Interestingly, in Los Angeles, the two lovers revert to stereotypes, Sal believing Terry to be a prostitute and Terry believing Sal to be a pimp. This illustrates the racial misunderstandings that existed at the time, which Sal and Terry have a hard time overcoming despite their growing love and lust. In the end, Sal interprets their dispute and distrust as a "fit of sickness" so that the two can reconcile-and make love.
The end of Part One of the novel finds Sal becoming part of the marginalized culture of Hispanic America before returning to his life in New York. By falling in love with Terry and becoming her provider and protector, Sal comes to identify himself as a Chicano migrant worker just like Terry. Sal, perhaps unwittingly, begins to encounter the racism of Los Angeles. He and Terry cannot get jobs in town, and they eventually have to head for the farm country of California to find the only jobs available to them, laboring jobs in the fields. Sal immerses himself in the migrant worker life, earning little more than a dollar a day picking cotton and living in a migrant worker tent village.
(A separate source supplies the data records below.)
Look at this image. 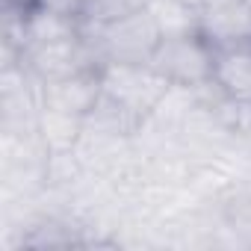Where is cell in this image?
I'll return each mask as SVG.
<instances>
[{
  "instance_id": "7",
  "label": "cell",
  "mask_w": 251,
  "mask_h": 251,
  "mask_svg": "<svg viewBox=\"0 0 251 251\" xmlns=\"http://www.w3.org/2000/svg\"><path fill=\"white\" fill-rule=\"evenodd\" d=\"M213 83L227 98H236V100H248L251 103V45L216 48Z\"/></svg>"
},
{
  "instance_id": "4",
  "label": "cell",
  "mask_w": 251,
  "mask_h": 251,
  "mask_svg": "<svg viewBox=\"0 0 251 251\" xmlns=\"http://www.w3.org/2000/svg\"><path fill=\"white\" fill-rule=\"evenodd\" d=\"M21 62L42 83L62 80V77H71V74L86 71V68H100V62H98V56H95V50H92V45H89V39L83 33L59 39V42L27 48L21 53Z\"/></svg>"
},
{
  "instance_id": "5",
  "label": "cell",
  "mask_w": 251,
  "mask_h": 251,
  "mask_svg": "<svg viewBox=\"0 0 251 251\" xmlns=\"http://www.w3.org/2000/svg\"><path fill=\"white\" fill-rule=\"evenodd\" d=\"M201 33L213 48L251 45V3L248 0H204L198 9Z\"/></svg>"
},
{
  "instance_id": "1",
  "label": "cell",
  "mask_w": 251,
  "mask_h": 251,
  "mask_svg": "<svg viewBox=\"0 0 251 251\" xmlns=\"http://www.w3.org/2000/svg\"><path fill=\"white\" fill-rule=\"evenodd\" d=\"M83 36L89 39L100 68L121 62V65H148L157 45H160V30L145 9H136L130 15H121L103 24H83Z\"/></svg>"
},
{
  "instance_id": "3",
  "label": "cell",
  "mask_w": 251,
  "mask_h": 251,
  "mask_svg": "<svg viewBox=\"0 0 251 251\" xmlns=\"http://www.w3.org/2000/svg\"><path fill=\"white\" fill-rule=\"evenodd\" d=\"M100 77H103V95L112 98L118 106H124L139 124L157 109V103L163 100V95L172 86L151 65H121V62H112V65L100 68Z\"/></svg>"
},
{
  "instance_id": "6",
  "label": "cell",
  "mask_w": 251,
  "mask_h": 251,
  "mask_svg": "<svg viewBox=\"0 0 251 251\" xmlns=\"http://www.w3.org/2000/svg\"><path fill=\"white\" fill-rule=\"evenodd\" d=\"M100 95H103L100 68H86V71H77L71 77L45 83L42 86V106L86 118L95 109V103L100 100Z\"/></svg>"
},
{
  "instance_id": "10",
  "label": "cell",
  "mask_w": 251,
  "mask_h": 251,
  "mask_svg": "<svg viewBox=\"0 0 251 251\" xmlns=\"http://www.w3.org/2000/svg\"><path fill=\"white\" fill-rule=\"evenodd\" d=\"M186 3H189V6H195V9H201V6H204V0H186Z\"/></svg>"
},
{
  "instance_id": "2",
  "label": "cell",
  "mask_w": 251,
  "mask_h": 251,
  "mask_svg": "<svg viewBox=\"0 0 251 251\" xmlns=\"http://www.w3.org/2000/svg\"><path fill=\"white\" fill-rule=\"evenodd\" d=\"M148 65L175 86H207L213 80L216 48L204 33L169 36L160 39Z\"/></svg>"
},
{
  "instance_id": "11",
  "label": "cell",
  "mask_w": 251,
  "mask_h": 251,
  "mask_svg": "<svg viewBox=\"0 0 251 251\" xmlns=\"http://www.w3.org/2000/svg\"><path fill=\"white\" fill-rule=\"evenodd\" d=\"M83 3H86V6H89V3H92V0H83ZM83 12H86V9H83Z\"/></svg>"
},
{
  "instance_id": "9",
  "label": "cell",
  "mask_w": 251,
  "mask_h": 251,
  "mask_svg": "<svg viewBox=\"0 0 251 251\" xmlns=\"http://www.w3.org/2000/svg\"><path fill=\"white\" fill-rule=\"evenodd\" d=\"M145 6H148V0H92L80 18V24H103V21L130 15V12L145 9Z\"/></svg>"
},
{
  "instance_id": "8",
  "label": "cell",
  "mask_w": 251,
  "mask_h": 251,
  "mask_svg": "<svg viewBox=\"0 0 251 251\" xmlns=\"http://www.w3.org/2000/svg\"><path fill=\"white\" fill-rule=\"evenodd\" d=\"M148 12H151V18H154V24H157L163 39L201 33L198 9L189 6L186 0H148Z\"/></svg>"
},
{
  "instance_id": "12",
  "label": "cell",
  "mask_w": 251,
  "mask_h": 251,
  "mask_svg": "<svg viewBox=\"0 0 251 251\" xmlns=\"http://www.w3.org/2000/svg\"><path fill=\"white\" fill-rule=\"evenodd\" d=\"M248 3H251V0H248Z\"/></svg>"
}]
</instances>
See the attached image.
To this point in the novel, Sal had been purposefully rebelling from the comfort and status that his race provided for him. He could party and freeload off of friends up to this point because he knew that money was readily available when he needed it. Yet, when Sal becomes a part of the marginalized community of migrant workers, he finds he no longer is able to take those same privileges. Food and money run out, and because he now identifies himself as Hispanic (even though Terry's family does not identify him as such), he is forced to take the only work available to him. Yet, when the cold of the winter begins to set in, Sal recalls that he is allowed the privilege of leaving the fields. This is a privilege that Terry and Terry's son do not have, and she is forced to beg her family to take her back while Sal returns to his family as something of a prodigal son (more or less) in New York. The divide between the races that Sal and Terry first experienced in Los Angeles ultimately drives them back to their initial homes and cultures.
The pastoral passages of the cotton field are Kerouac's attempt to idealize, perhaps unconvincingly, the discrepancies and tensions between races at this point in American history. Sal's adventure as a migrant farm worker does not encompass the harshness and desperation of such work for most at the time, instead illustrating an idyllic picture of the hard work of migrants. Instead of becoming truly immersed in the hardships of the culture, Sal only plays the role of a migrant farm worker. It is a role that he knows he will eventually leave.
As Sal arrives back in New York, he finds that he has not fully developed into the person he wanted to become. He has missed Dean, the inspiration for the journey, and now finds himself confronted again with the life of work and family he attempted to leave behind. His return home ends his first journey and Part One of the novel, yet Dean has already gone on ahead.